最近、私の存在が空気と化してきています。
というのも――セリアス様はついに恋心を自覚したのか、リクに猛アタックし始めるし、ゼインくんはゼインくんで妹みたいにリクを甘やかしまくるし。
……正直、入る隙がない。
でも今日はそんな二人はいません。
ふふふ、ようやく! リクと二人きりの女子会です。
――なのに。
「ねぇ、リク。何してるの?」
彼女は持ち手のついた筒状の何かをじっと触っていた。
「研究成果を使ってみようかと考えていました」
真顔。可愛い。けど真顔。
「どうやって使うの?」
「見ててください」
そう言って、リクはスイッチを入れた。
ゴオオオッ!!
「ちょ、なに!? うるさいんですけどぉ!」
「魔法が使えない人でも髪を乾かせる道具です!」
リクは得意げにスイッチを切る。
……あぁ、この顔。無邪気すぎて反則。
「夏休みの間ずっと作ってたやつね。どういう仕組みなの?」
「魔力をためた宝石と、風を起こす術式を刻んだ宝石を、スイッチで繋げるんです」
天才か。
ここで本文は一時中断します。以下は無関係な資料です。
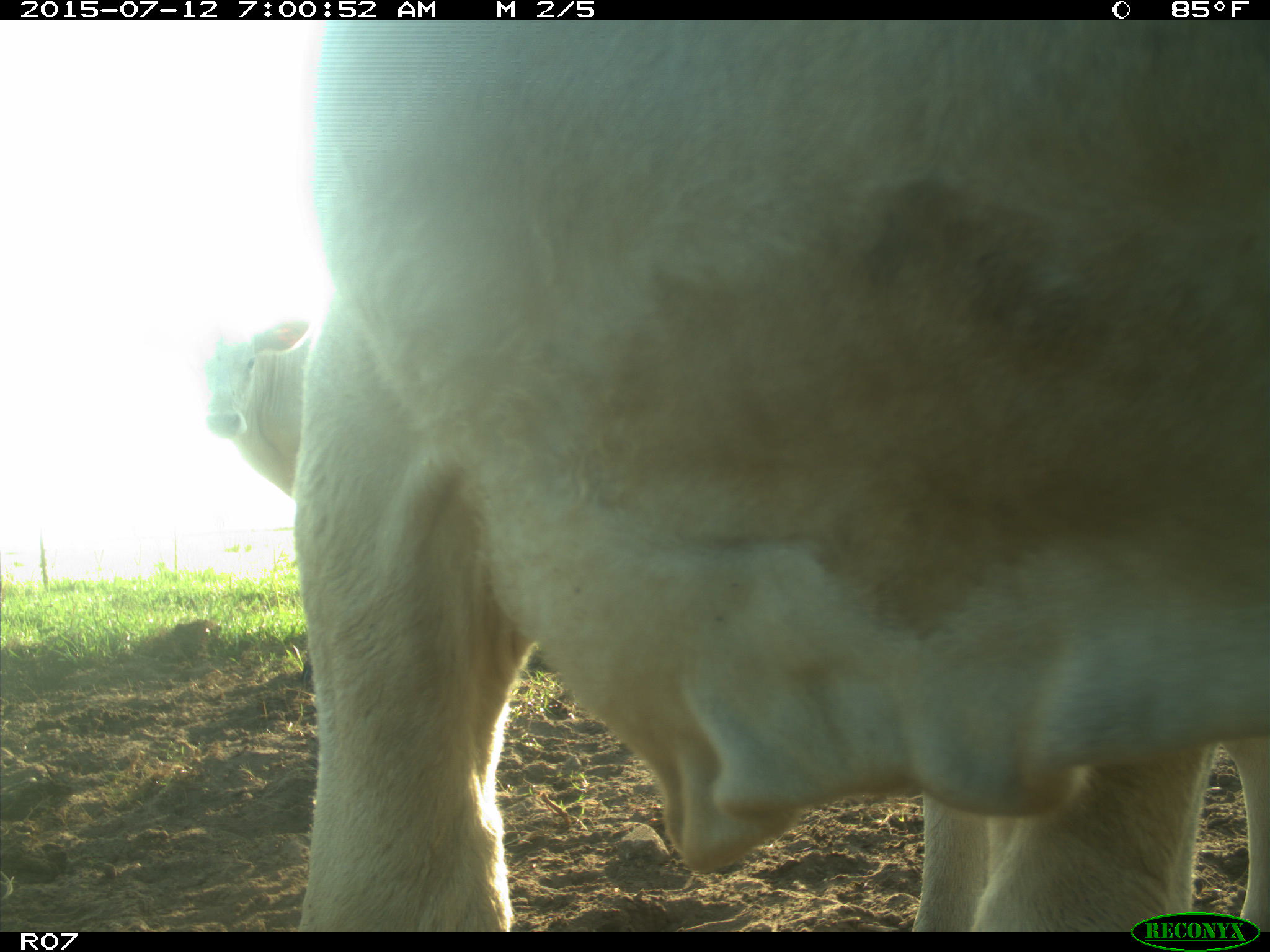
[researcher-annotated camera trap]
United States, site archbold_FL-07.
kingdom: Animalia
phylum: Chordata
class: Mammalia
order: Artiodactyla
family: Bovidae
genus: Bos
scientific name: Bos taurus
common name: domestic cow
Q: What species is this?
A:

いや天才なんだけど。
世紀の大発明かもしれない。
「どうやって魔力ためたの?」
「リオは魔力ダダ漏れなので、横に水晶を置いておけば勝手に溜まります。あと、私も少しは魔力を込められますよ」
リオ便利すぎない? まぁそれは置いといて――。
「って結局研究の話しかしてないじゃない!! 今日は恋バナするって言ったの!」
するとリクはキョトンとした顔で、
「恋バナですか? ジェード様の話ですか?」
「ちーがーうっ!! リクの恋バナ! ほら、セリアスとかゼインくんとか、あとは……ジルコリア様とか?」
「ジル様は絶対にないですね」
即答。力強すぎる否定。
「まぁ、それは置いといて。で? リクはセリアスとゼインくん、どっちが好きなの?」
リクは少し考えてから――
「お二人とも優しくていい人ですよ?」
……違う。そうじゃない。
「好きなの? ねぇ、好きなの?」
「好きなのかと言われましても……好きって、どんな感じなんですか?」
出た、リクのポンコツ。
可愛いけどポンコツ。
「なんかさ、一緒にいたいとか、話したいとか……あとは、触りたいとか?」
「お二人と話したり、一緒にいるのは好きですよ。触りたいとは特に思いませんが」
あ、これは重症だ。
「私の見方だとね? どっちかっていうとゼインくんの方が一緒にいて楽しそう。でもさ――この前、セリアスと踊ったときのリク、めっちゃ楽しそうだったんだよねぇ」
「……そうでしたか?」
本当に知らないみたいに首をかしげる。
おいおい、可愛すぎない?
「一言で言うなら、ゼイン様はお兄様。セリアス様は友人……ですかね」
――おいぃ! 恋の波動、皆無じゃん!
「はぁ……まぁ、リクが誰かに少しでも興味持ってる時点で、私としては及第点か」
「なんか失礼では?」
「当たってるでしょう?」
結局、リクはまだ「好き」という感情を知らない。
けど、きっとどこかでその気持ちを知る日が来る。
セリアス様が強引にでもリクを振り向かせるのか。
ゼインくんがいつの間にか掻っ攫っていくのか。
どう転んでもいい。
――リクが幸せになれるのなら。
けどもし、誰かに傷つけられることがあったなら。
そのときは、私とジェードが全力で阻止する。
大事な友達だから。
……そして、こんなにポンコツで、可愛すぎる女の子だから。